Inspired by both grand vistas and intimate features of the natural world, Reed also developed a love of photography. His deliberate pursuit of beauty and mystery through his camera lens fed him spiritually and he continually planned his next photo shoots. He hoped his images would foster the public’s emotional connection to threatened landscapes and encourage a deeper appreciation for the diversity of life that he valued so much. Through their shared interest in the photographic process, Reed’s bond with his son grew deeper. He was thrilled to see Seth working as a professional photographer and felt immensely gratified knowing that his influence helped shape Seth’s direction. Reed was especially content and peaceful at his grandparents’ humble fishing cabin in the woods of northern Michigan, where he spent many satisfying weeks every year tying flies and fishing for trout, searching the forest floor for morels, picking wild blueberries, climbing dunes of Lake Michigan, hiking along the clear, cold streams of Manistee National Forest, and reveling in the life-long traditions and relationships he nurtured there.

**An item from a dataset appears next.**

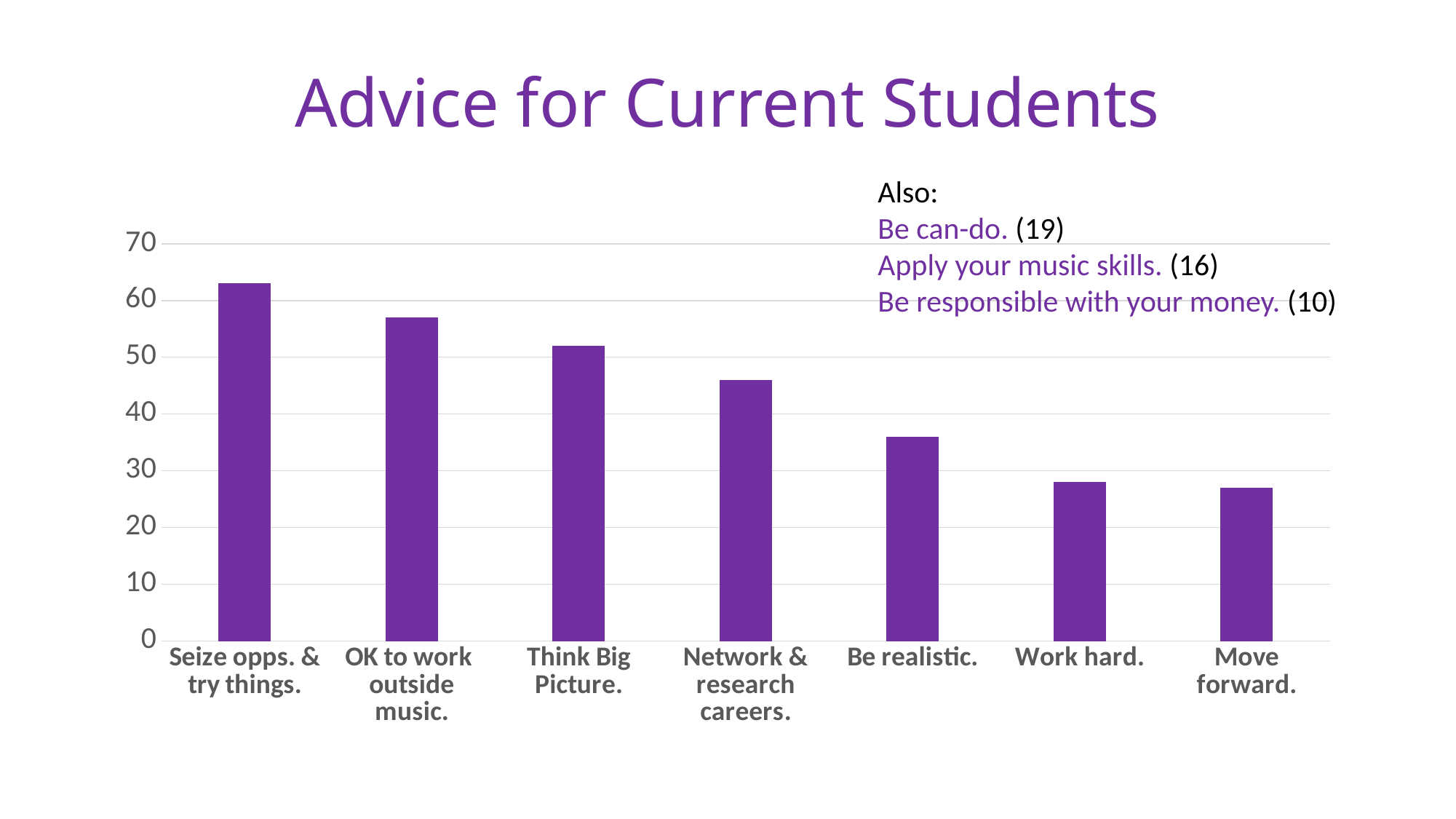
Do the bar values rise or fall from left to right along the x axis? fall Is the value for "Think Big Picture." greater or less than 60? less Is the value for "OK to work outside music." greater or less than 50? greater Which is larger, the value for "Think Big Picture." or the value for "Be realistic."? Think Big Picture. What is the title of the slide containing the chart? Advice for Current Students How many categories are plotted on the chart? 7 What kind of chart is shown on the slide? bar chart Is the value for "Be realistic." greater or less than 40? less Which category has the highest bar? Seize opps. & try things.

Some of his happiest moments came from sharing these experiences with family and friends. His family misses him profoundly—his purposeful presence, contagious curiosity, the countless dad jokes and food adventures, his ability to provide detailed information about a range of subjects, his many familiar and embellished stories, his desire to keep learning and sharing his knowledge, his motivation to explore new places, and his undeniable steadfast support.

As a recent retiree, he’d hoped to invest more time with family, including his two close siblings, Stacy Gates (David) and Todd (Keegan). Reed is also survived by in-laws, aunts, uncles, cousins, and many nieces and nephews throughout the country. He was grateful for his rich and rewarding life. He left us all too soon and will be missed beyond measure.